Anyone can test a basic version of the service at the DataSift website, composing queries like "interaction.content contains 'obama' AND klout.score > 50" in the firm's curated stream definition language. More data-intensive queries and deeper integration with the service require a commercial license--and historical queries by definition will fall into that commercial category.

[ Even short-form Twitter can provide a window into consumer preferences. Read more in Do Tweets Predict The Future? ]

Making it work well is the challenge, CEO Rob Bailey said in an interview. "Companies are overwhelmed handling even the realtime nature of social--it has completely overwhelmed even the social media monitoring companies. Our team has been working on this feverishly over the last few months, and we've now got something like 100 billion tweets stored."

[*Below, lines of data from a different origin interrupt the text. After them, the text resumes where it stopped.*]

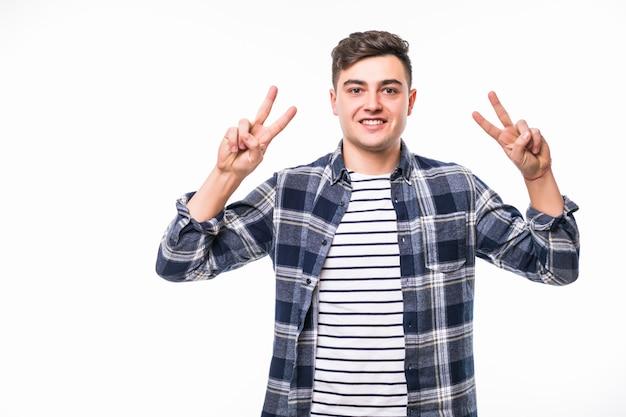 Chico en t-short oscuro celebrando la victoria mostrando el signo de la paz ganador en ambas manos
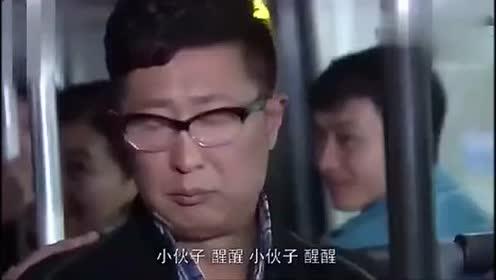 男子公交车上睡觉 手机铃声引全车乘客爆笑!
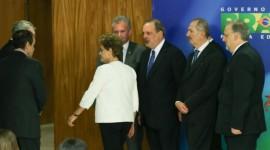 La presidenta de Brasil, Dilma Rousseff, entre asesores con cara de circunstancias, tras comparecer ante los medios de comunicación, poco después de anunciarse la apertura de un juicio político en su contra en la Cámara de Diputados. Crédito: Lula Marques/Agencia PT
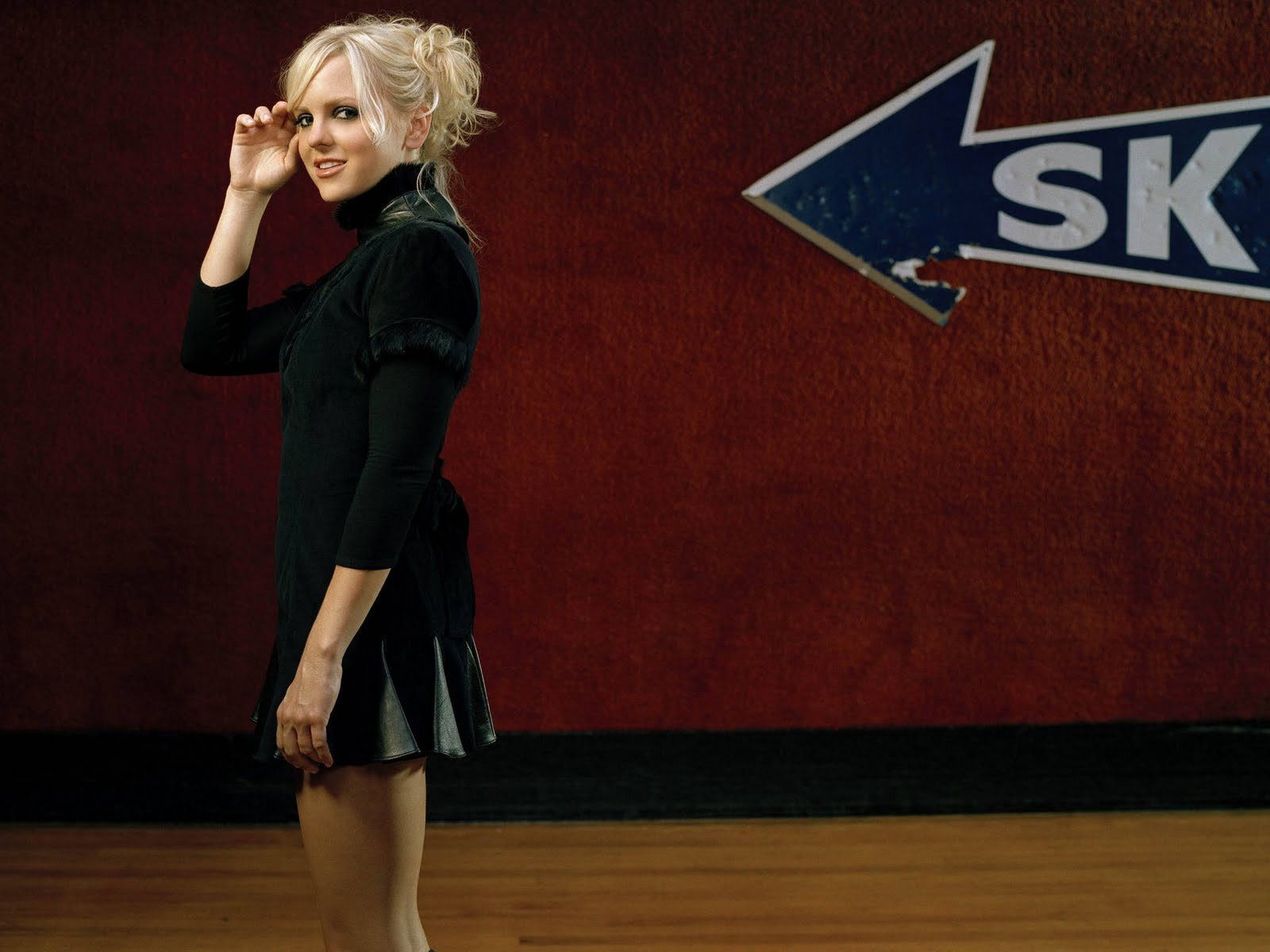 Anna Faris-Young Babe Hollywood Wallpaper  Taste Wallpapers-6688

Founder Nick Halstead, who was previously the founder of TweetMeme, said his organization is up to the task, even though "filtering this data is a massive technical task" and means tackling all the complexities of Big Data management technologies like Hadoop and related tools like Pig and Hive. "A lot of these things require data scientists to get involved" in making sense of the data and processing it efficiently at scale, Halstead said.

To keep things simple for the user, or the front-end application developer, DataSift uses the same query language with historical data as with realtime queries, Halstead said. The major difference is you have to decide how much history you need to query for your analytic purpose, compared with the data processing cost associated with that query, he said.

Twitter generated about 85 billion posts in 2011 alone, and DataSift has been working with Twitter to extract data from its own archives, going back to the beginning of 2010. To respect the rights of the users, DataSift has also had to make sure that deleted tweets that were removed from the live stream have also been removed from the copy of the archives made available for analysis, Bailey said.

To make the data easier to interpret, DataSift has also worked in some correlation with events in the news that function as "mileposts" in your analytic slog through history. For example, the news of the resignations of the Research in Motion co-CEOs is displayed in the DataSift application as a reference point you can see relative to tweets about that company.